• **YOUR INSTRUCTIONS**
The listing is to be transcribed in full, with its images left out.

• **DATA EXCERPT**
------------------------------------------------------------------------

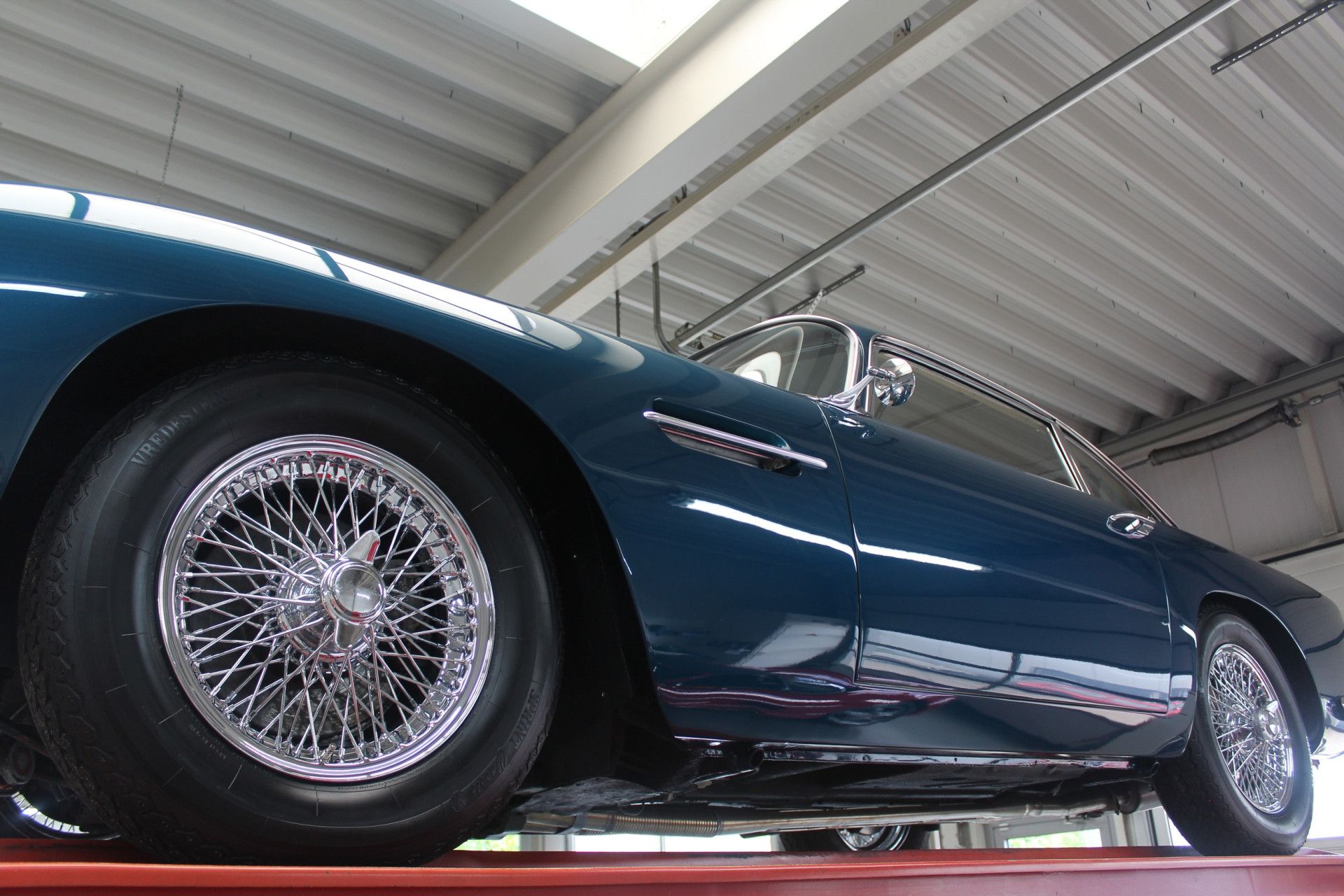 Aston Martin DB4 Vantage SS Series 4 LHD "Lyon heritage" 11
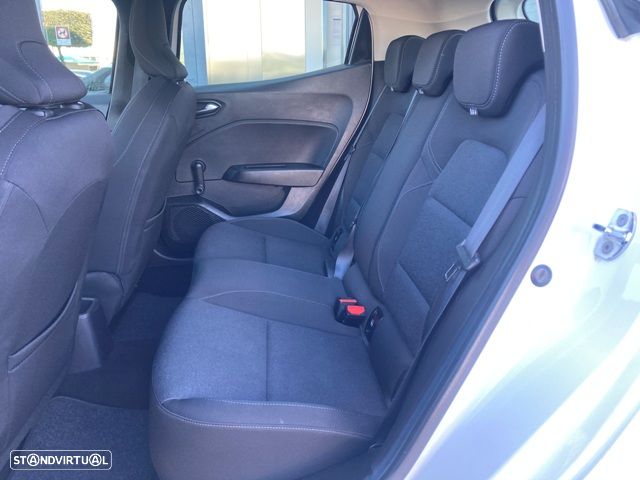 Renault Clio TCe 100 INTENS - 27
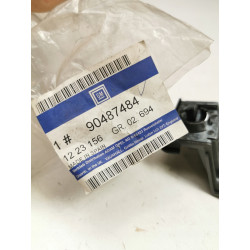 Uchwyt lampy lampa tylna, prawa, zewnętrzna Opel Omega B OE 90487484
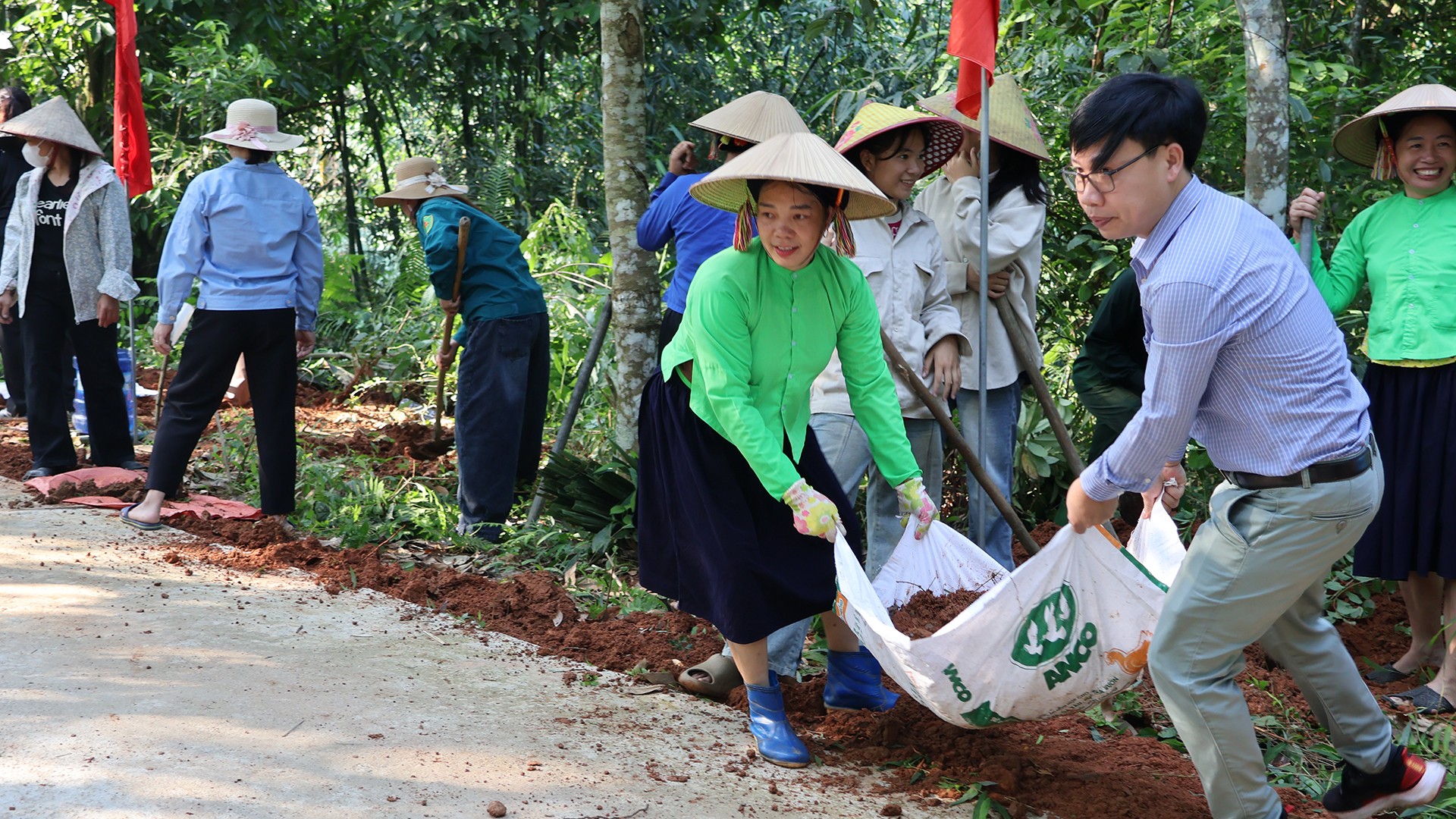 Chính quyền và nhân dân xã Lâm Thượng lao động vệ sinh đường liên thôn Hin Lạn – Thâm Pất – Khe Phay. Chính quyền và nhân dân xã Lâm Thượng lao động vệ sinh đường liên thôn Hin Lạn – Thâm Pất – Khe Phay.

------------------------------------------------------------------------

• **RESULT OF THIS EXERCISE**
 Aston Martin DB4 Vantage SS Series 4 LHD "Lyon heritage" 11
 Renault Clio TCe 100 INTENS - 27
 Uchwyt lampy lampa tylna, prawa, zewnętrzna Opel Omega B OE 90487484
 Chính quyền và nhân dân xã Lâm Thượng lao động vệ sinh đường liên thôn Hin Lạn – Thâm Pất – Khe Phay. Chính quyền và nhân dân xã Lâm Thượng lao động vệ sinh đường liên thôn Hin Lạn – Thâm Pất – Khe Phay.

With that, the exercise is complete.